Equal driver policy compromised McLaren's Japanese GP - Horner
Red Bull's Christian Horner has offered his thoughts on McLaren's fruitless efforts to defeat Max Verstappen at Formula 1's Japanese Grand Prix
Red Bull Formula 1 team boss Christian Horner thinks Lando Norris and Oscar Piastri having equal status made it harder for McLaren to fight Max Verstappen in Suzuka.
Having been outqualified by Verstappen's stunning pole lap on Saturday, Norris and Piastri spent the grand prix chasing the reigning champion in an intrinsically quicker McLaren, with Suzuka's one-stop race void of overtaking opportunities.
In the second stint Piastri asked the team to swap positions and hand him a chance to fight Verstappen, the Australian feeling he had extra pace in hand.
But that call never came, with team boss Andrea Stella not convinced Piastri was actually faster than Norris in the Red Bull's dirty air.
"I don't think it is so clear that Oscar was faster," Stella said. "Lando was trying to get Max's slipstream even closer, but anytime you went below a second there was a significant loss of grip.
"At this track you need seven, eight tenths of performance advantage in order to be able to overtake."
Max Verstappen, Red Bull Racing
Photo by: Sam Bagnall / Motorsport Images
While Horner envies McLaren's position of having two frontrunning cars, which Red Bull is yet to have as it tries its luck with Yuki Tsunoda as Verstappen’s latest team-mate, he did feel its equal driver approach also came with compromises that made it harder for the team to attack the Dutchman.
It pitted third-placed Piastri first because of pressure from behind, leaving Norris to come in on the same lap as Verstappen to negate any strategic options.
"I guess the problem they have is they have two drivers that are fighting for the drivers' championship," Horner offered.
"The difficulty they have is that they've made a bet where they're going to let them race.
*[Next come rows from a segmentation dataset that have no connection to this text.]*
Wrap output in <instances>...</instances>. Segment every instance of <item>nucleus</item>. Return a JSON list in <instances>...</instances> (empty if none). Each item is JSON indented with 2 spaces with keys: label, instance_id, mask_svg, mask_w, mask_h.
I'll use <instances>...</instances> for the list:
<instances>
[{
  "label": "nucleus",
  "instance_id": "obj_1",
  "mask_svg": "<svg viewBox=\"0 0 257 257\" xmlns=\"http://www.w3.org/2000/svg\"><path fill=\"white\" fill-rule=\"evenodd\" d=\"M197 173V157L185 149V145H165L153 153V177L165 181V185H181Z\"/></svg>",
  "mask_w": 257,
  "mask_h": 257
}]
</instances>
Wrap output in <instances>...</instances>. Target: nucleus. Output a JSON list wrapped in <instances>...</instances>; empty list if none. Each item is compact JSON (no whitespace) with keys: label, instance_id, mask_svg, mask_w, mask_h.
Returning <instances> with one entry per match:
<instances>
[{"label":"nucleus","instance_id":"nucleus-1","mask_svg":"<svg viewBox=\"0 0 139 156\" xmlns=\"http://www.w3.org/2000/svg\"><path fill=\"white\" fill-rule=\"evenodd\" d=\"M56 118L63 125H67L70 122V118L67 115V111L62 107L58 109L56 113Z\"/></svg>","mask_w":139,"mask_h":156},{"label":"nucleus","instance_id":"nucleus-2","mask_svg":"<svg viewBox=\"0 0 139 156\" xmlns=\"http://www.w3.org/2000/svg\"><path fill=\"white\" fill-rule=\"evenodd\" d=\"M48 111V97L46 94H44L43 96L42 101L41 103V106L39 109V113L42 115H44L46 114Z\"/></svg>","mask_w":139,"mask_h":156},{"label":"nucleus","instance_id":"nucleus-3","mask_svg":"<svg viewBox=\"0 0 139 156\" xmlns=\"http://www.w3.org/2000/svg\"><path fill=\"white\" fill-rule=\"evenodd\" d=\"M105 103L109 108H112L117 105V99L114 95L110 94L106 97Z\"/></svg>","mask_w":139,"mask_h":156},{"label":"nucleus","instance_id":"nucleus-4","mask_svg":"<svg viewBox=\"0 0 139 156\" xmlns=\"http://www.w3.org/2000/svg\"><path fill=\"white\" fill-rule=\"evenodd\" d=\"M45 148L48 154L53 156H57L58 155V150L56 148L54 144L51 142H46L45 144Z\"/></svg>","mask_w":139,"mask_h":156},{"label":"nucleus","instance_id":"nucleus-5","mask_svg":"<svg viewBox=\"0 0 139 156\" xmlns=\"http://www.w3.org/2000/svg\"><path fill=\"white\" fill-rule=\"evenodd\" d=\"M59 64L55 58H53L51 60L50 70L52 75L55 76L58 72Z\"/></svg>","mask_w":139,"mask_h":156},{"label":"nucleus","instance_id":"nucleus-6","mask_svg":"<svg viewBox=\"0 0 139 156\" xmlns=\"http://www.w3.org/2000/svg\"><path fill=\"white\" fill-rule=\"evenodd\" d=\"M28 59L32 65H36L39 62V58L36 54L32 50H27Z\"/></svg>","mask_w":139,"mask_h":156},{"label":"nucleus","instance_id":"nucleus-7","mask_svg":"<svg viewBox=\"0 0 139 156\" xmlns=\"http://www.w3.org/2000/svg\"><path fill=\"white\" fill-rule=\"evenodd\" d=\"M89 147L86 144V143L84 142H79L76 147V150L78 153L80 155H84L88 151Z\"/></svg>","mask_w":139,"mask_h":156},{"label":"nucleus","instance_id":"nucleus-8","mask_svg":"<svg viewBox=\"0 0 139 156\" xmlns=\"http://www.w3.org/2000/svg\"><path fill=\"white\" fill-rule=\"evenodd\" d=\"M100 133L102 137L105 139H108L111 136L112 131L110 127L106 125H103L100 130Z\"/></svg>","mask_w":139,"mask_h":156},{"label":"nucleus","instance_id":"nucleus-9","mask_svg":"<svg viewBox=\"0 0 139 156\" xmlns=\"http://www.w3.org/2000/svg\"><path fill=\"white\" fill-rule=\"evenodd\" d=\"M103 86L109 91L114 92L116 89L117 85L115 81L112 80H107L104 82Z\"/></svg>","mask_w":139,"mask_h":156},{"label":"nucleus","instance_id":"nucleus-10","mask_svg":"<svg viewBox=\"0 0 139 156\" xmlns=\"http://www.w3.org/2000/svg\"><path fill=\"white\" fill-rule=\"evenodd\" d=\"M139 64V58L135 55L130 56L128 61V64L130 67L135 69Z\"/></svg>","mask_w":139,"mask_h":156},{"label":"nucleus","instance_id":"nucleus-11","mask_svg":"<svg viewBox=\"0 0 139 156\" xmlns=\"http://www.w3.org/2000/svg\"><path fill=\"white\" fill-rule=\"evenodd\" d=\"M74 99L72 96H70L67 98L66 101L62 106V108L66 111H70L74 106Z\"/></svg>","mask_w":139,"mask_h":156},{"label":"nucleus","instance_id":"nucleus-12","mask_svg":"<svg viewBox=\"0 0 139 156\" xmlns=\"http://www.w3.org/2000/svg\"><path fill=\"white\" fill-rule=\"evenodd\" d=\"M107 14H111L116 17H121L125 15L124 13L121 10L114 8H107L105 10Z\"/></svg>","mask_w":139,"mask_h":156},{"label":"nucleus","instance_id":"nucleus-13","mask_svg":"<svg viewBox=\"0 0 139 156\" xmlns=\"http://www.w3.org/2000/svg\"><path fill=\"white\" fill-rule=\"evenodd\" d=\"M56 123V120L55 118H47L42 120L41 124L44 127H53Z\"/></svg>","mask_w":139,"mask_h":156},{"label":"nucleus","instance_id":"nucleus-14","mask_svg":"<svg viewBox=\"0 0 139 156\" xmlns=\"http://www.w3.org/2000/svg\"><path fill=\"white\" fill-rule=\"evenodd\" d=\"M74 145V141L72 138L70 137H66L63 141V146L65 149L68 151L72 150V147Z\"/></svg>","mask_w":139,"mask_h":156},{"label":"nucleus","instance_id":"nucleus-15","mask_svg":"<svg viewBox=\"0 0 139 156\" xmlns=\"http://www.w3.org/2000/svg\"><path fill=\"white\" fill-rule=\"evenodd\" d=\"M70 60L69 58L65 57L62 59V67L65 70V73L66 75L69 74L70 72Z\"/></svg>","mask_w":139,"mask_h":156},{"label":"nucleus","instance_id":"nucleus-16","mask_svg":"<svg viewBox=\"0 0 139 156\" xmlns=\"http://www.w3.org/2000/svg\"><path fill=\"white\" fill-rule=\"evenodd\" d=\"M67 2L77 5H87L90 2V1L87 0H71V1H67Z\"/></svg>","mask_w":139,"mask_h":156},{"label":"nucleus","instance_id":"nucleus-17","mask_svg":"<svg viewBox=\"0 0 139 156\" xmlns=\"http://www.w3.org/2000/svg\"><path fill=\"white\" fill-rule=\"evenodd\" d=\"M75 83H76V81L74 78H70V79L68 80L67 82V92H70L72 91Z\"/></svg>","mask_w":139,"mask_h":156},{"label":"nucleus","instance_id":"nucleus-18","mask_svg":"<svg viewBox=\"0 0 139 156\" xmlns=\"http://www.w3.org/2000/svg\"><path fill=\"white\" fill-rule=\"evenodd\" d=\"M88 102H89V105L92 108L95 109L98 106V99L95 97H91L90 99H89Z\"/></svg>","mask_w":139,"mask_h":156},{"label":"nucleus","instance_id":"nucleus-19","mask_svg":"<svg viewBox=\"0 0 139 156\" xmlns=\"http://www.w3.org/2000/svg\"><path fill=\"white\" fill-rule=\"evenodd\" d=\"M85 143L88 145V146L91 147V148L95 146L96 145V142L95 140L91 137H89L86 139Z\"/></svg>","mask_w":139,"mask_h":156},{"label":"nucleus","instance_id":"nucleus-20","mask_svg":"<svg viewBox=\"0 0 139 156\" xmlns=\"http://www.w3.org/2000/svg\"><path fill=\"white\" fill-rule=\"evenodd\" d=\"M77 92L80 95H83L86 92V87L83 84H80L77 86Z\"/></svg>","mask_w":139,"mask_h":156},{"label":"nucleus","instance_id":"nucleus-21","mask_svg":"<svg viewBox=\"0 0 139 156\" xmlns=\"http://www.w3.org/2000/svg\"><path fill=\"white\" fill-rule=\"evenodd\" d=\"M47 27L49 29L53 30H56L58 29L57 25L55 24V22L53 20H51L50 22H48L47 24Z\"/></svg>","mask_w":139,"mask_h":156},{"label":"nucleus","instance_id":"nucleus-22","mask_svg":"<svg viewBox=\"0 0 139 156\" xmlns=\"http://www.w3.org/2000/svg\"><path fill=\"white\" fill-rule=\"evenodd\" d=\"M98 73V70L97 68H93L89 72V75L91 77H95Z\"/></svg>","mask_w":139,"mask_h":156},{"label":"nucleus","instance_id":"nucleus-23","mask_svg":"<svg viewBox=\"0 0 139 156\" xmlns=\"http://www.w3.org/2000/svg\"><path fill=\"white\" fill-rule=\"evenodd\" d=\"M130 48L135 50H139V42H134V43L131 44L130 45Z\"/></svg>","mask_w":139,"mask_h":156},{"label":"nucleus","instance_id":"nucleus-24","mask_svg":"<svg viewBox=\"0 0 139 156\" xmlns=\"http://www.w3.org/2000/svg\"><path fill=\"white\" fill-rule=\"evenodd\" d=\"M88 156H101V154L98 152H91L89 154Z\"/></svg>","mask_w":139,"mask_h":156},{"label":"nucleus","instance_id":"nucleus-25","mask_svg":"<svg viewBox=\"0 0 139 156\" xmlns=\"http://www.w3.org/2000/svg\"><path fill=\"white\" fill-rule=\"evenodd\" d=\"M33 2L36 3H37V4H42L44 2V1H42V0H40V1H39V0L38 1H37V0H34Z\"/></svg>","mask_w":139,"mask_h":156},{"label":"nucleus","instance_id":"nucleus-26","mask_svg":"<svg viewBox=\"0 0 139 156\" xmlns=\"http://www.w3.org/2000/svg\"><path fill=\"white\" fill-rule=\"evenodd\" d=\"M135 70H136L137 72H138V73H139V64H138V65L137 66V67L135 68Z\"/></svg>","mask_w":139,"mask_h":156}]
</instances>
So that's the compromise that inevitably comes with that."
Asked if Norris could have beaten Verstappen by pitting one lap earlier, he replied: "The undercut was reasonably powerful. There's 'could have, should have, would have', I'm sure, up and down the pitlane.
"I think the majority of the hard work was done on Saturday. I guess 90% of the cars finished in the order that they started in. It was a flat-out sprint race today. There was very low degradation.
"We know the McLarens are very, very fast. And it needed Max to be inch perfect with two very fast McLarens right behind him.
“For 53 laps he made not a single mistake and had the pace to cover them, keep them out of his DRS. I think that's one of Max's best weekends."